В гостиной Евы Георгиевны их уже ждал накрытый стол, заставленный пирогами, сладостями, всевозможными салатами, фарфоровыми блюдами с тонко нарезанной драгоценной рыбой и необычной колбасой. Усевшись за стол, Нина не знала точно, как обращаться с этой полупрозрачной колбасой, которая заинтересовала ее еще издали, а потом оказалась и не колбасой вовсе, а настоящей пармской ветчиной, Нина про нее читала в книжках – класть тонкий розовый лепесток на хлеб и есть в виде бутерброда или разрезать ножиком на кусочки и накалывать на вилку, как жареное мясо, но вскоре Ева Георгиевна объясняла, что ни так, и ни эдак: в пармскую ветчину принято заворачивать дыню, небольшой кусочек – на столе стояла хрустальная ваза с невозможными в московскую зиму фруктами, среди которых в самом деле лежали ломтики дыни. «А впрочем, ешьте, как хотите», – добавила она, улыбаясь, и рассказывала дальше – что вон та острая колбаса тоже не колбаса, а чорисо, испанцы его добавляют в жаркое из фасоли и картошки, а эти рыбки – вовсе не шпроты, как может показаться с первого взгляда, а анчоусы, в Каталонии их кладут на хлеб, натертый помидором и чесноком, а зеленая груша – не фрукт, а почти овощ, который называется «авокадо», его чистят и едят с луком и перцем, и совсем это не гадость, не надо так морщиться. Вкус у авокадо необычный, это правда, но он вам обязательно понравится, нужно только распробовать его и привыкнуть. И они очень быстро распробовали и привыкли, а потом им, как взрослым – да они и были совершенно взрослыми серьезными девушками, среди которых случайно затесался единственный юноша-очкарик, бывший отличник – налили по бокалу горьковатой риохи, почти черной, а на свет – рубиновой, с мерцающей в центре бокала прозрачной сердцевиной, и все чокнулись за католическое Рождество и выпили, хотя две девушки были православными, воцерковленными, в длинных юбках, без косметики и с заплетенными в тонкую косичку волосами, потому что православие тогда как раз входило в моду, а Гюльнара была самой настоящей мусульманкой безо всякой моды, ей пить вино вообще запрещалось, но она все равно попробовала – впервые в жизни. Риоха Гюльнаре понравилась, она смущенно улыбалась Еве Георгиевне, и от выпитого вина ее щеки стали пунцовыми, как бакинские розы.
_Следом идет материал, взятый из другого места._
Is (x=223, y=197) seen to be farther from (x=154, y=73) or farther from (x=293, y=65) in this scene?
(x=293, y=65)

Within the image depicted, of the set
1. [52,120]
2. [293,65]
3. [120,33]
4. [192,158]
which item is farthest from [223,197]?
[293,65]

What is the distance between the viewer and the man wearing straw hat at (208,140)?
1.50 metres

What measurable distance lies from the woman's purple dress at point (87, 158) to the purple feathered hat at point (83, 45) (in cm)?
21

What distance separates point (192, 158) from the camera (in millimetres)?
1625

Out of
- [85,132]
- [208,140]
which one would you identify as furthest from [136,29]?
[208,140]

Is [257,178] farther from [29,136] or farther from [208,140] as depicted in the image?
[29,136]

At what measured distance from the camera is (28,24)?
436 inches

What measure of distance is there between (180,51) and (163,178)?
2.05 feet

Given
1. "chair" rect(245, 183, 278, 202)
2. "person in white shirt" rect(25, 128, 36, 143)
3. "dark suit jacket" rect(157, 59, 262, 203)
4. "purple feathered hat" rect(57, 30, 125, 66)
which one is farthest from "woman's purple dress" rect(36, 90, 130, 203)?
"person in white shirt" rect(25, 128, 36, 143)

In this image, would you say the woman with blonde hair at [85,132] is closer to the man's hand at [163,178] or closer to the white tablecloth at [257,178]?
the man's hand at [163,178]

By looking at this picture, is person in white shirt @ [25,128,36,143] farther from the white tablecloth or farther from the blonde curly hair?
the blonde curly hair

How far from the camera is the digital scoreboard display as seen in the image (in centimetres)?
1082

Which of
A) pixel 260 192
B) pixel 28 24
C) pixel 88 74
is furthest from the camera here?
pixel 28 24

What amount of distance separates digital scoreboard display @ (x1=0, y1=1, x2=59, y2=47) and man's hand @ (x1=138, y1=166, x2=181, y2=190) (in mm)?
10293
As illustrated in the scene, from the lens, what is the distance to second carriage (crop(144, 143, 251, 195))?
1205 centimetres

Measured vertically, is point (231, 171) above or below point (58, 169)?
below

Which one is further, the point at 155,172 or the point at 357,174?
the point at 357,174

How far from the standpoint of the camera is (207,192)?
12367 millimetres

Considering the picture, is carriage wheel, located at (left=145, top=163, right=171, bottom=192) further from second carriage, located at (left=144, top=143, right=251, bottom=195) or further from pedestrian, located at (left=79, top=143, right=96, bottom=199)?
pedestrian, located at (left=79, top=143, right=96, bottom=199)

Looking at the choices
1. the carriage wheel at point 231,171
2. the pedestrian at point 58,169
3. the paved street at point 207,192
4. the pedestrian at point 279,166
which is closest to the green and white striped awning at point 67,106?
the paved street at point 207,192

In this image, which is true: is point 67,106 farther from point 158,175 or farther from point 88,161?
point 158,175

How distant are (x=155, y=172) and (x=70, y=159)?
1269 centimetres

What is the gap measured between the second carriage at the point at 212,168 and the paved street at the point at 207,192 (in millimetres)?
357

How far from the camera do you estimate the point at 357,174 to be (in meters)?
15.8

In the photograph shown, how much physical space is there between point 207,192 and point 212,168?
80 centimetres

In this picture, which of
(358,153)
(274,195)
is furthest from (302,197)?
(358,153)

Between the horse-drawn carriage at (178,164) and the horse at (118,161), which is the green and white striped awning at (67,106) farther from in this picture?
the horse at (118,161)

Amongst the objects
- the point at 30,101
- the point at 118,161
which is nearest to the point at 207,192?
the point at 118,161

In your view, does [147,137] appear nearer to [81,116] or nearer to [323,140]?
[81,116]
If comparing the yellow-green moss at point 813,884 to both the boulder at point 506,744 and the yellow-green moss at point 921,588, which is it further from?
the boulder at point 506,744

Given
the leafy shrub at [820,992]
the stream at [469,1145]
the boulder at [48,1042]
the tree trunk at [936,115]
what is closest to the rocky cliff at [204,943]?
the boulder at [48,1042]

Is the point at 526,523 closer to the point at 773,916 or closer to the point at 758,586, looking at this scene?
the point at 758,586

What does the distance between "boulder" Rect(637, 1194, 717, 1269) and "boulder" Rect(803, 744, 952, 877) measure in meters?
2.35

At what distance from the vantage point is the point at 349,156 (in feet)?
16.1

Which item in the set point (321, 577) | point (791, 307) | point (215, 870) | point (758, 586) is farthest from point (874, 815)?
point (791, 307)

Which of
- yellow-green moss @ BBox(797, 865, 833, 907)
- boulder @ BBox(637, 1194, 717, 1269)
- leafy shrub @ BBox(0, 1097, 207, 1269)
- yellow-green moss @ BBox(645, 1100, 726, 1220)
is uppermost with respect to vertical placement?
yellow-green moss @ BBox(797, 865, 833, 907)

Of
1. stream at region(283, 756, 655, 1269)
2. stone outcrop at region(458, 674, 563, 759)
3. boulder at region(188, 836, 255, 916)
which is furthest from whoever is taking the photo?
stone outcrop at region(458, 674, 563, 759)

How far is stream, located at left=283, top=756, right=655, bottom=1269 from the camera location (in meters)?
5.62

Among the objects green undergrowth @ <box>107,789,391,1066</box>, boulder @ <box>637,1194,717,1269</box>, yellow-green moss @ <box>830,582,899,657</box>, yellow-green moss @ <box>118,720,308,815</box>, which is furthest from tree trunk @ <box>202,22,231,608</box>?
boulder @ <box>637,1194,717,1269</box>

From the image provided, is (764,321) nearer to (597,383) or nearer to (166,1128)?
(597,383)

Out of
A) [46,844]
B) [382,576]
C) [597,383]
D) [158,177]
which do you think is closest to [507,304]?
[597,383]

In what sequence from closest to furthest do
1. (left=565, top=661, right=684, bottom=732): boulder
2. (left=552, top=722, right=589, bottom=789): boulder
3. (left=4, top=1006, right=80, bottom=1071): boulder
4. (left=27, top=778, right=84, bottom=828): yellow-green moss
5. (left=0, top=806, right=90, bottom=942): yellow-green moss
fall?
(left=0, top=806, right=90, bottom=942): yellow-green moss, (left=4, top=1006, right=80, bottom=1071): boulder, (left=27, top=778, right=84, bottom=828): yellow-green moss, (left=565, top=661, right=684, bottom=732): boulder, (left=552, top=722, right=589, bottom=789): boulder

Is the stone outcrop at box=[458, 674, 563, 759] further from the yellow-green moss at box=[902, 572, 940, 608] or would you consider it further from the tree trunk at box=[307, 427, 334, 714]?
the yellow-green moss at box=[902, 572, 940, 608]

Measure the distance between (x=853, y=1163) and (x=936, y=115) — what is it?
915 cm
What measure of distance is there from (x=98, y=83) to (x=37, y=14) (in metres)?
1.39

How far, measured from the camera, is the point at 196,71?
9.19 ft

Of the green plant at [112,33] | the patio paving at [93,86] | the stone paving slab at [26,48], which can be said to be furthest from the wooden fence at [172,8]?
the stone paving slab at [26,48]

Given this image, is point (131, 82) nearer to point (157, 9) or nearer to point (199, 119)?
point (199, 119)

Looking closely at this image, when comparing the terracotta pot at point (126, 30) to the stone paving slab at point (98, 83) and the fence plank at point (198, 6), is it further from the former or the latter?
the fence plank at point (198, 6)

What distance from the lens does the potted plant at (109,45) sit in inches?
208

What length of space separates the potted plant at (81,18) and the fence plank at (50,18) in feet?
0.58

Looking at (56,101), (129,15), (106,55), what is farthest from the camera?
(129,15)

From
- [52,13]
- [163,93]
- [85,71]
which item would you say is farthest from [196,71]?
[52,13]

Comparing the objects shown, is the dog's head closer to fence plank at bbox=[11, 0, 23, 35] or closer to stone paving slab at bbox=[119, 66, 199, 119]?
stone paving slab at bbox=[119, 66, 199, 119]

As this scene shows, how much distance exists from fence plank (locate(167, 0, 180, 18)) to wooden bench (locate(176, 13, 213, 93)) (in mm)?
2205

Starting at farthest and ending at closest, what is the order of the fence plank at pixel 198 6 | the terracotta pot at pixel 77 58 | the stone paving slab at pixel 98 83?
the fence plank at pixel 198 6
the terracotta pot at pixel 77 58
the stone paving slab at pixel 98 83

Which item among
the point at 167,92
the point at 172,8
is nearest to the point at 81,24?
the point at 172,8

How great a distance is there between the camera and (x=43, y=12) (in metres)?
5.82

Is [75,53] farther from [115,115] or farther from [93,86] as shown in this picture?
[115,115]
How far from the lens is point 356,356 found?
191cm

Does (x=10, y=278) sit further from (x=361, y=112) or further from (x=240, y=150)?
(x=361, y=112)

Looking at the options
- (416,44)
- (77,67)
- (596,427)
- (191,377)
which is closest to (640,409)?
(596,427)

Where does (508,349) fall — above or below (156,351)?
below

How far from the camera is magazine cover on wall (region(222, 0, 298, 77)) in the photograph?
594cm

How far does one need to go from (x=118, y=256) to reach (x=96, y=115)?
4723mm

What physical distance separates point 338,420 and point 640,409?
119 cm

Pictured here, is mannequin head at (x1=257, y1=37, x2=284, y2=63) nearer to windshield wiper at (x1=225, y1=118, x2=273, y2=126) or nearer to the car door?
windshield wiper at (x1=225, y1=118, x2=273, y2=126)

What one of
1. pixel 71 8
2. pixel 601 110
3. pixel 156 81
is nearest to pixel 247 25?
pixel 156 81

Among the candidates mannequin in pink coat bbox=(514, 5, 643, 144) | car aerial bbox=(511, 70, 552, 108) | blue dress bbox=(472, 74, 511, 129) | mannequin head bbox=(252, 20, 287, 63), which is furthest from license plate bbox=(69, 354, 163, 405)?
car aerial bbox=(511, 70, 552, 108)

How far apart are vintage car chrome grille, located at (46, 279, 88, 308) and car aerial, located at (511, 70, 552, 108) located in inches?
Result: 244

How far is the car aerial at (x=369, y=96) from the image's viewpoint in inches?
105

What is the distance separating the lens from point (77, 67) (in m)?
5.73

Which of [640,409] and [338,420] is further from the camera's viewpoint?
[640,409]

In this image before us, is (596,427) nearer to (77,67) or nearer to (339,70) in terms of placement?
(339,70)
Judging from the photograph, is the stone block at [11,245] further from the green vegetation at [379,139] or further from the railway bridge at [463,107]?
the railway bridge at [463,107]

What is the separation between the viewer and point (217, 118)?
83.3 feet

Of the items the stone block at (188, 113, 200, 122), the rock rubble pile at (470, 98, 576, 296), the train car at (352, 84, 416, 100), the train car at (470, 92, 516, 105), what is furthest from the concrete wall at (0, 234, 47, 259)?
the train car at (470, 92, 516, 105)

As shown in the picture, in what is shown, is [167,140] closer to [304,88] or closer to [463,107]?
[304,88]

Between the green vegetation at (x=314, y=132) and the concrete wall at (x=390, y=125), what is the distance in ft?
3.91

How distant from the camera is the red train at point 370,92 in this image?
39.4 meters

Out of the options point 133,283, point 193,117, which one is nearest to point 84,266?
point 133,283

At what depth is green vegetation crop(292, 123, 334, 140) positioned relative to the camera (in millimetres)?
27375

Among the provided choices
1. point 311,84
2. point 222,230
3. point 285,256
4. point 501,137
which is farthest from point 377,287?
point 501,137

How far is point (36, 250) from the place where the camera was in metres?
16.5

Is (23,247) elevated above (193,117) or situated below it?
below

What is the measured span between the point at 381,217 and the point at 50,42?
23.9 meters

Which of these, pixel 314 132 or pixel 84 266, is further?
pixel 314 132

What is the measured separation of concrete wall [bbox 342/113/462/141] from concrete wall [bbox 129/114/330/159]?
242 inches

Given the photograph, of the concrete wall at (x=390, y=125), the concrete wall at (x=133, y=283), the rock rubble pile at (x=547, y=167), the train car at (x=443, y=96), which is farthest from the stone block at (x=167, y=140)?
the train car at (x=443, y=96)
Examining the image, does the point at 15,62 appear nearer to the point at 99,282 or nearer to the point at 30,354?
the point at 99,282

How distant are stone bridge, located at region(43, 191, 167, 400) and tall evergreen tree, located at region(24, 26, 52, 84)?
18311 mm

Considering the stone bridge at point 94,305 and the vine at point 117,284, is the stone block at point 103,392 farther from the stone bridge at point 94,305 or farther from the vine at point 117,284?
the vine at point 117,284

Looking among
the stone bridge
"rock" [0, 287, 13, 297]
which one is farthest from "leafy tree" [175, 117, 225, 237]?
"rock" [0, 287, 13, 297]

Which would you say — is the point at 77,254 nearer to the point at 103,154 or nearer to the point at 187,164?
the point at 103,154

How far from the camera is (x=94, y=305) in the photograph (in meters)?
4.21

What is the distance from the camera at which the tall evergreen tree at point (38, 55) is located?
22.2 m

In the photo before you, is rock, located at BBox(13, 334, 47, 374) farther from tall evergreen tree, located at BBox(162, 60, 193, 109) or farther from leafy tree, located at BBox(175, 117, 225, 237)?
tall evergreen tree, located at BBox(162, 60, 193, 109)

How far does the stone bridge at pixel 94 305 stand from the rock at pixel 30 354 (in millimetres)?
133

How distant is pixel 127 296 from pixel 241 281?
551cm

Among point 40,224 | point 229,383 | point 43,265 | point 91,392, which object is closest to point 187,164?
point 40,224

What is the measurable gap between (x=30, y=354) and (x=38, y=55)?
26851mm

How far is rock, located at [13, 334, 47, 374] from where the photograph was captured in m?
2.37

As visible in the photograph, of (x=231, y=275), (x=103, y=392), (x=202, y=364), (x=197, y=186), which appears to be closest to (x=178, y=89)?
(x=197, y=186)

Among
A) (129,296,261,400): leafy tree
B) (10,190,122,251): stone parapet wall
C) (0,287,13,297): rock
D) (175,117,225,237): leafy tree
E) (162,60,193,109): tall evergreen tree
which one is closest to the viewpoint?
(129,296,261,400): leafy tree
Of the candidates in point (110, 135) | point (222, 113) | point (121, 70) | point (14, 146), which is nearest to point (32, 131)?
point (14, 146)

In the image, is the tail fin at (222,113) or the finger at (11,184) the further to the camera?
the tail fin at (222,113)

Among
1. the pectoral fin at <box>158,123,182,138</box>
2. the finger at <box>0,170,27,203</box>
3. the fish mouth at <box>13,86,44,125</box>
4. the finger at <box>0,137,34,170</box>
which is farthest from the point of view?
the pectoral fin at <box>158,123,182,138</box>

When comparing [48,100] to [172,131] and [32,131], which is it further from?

После гостиной перебрались в кабинет. Обстановка кабинета Евы Георгиевны потрясла Нину не меньше, чем освещенная матовым светом софитов гостиная с кремлевскими звездами и бесшумным мягким ковром. С потолка свисала старинная люстра с хрустальными подвесками, отбрасывающими на стены живые текучие блики. Возле окна стоял широкий письменный стол, вдоль стен дубовые стеллажи с книгами.
На стенах висели фотографии, которые сразу же привлекли внимание Нины. Она подошла поближе, запрокинула голову и принялась рассматривать.
Вот большая цветная фотография. Какие-то люди, белые стены, испанский флаг. Нина подумала, что это, должно быть, посольство Испании. Мужчина в белом пиджаке, похожий на короля Хуана Карлоса, под руку с ним Ева Георгиевна – строгая, официальная, невозможно узнать.
– Мой покойный супруг, – сказала Ева Георгиевна, заметив вопрос на Нинином лице.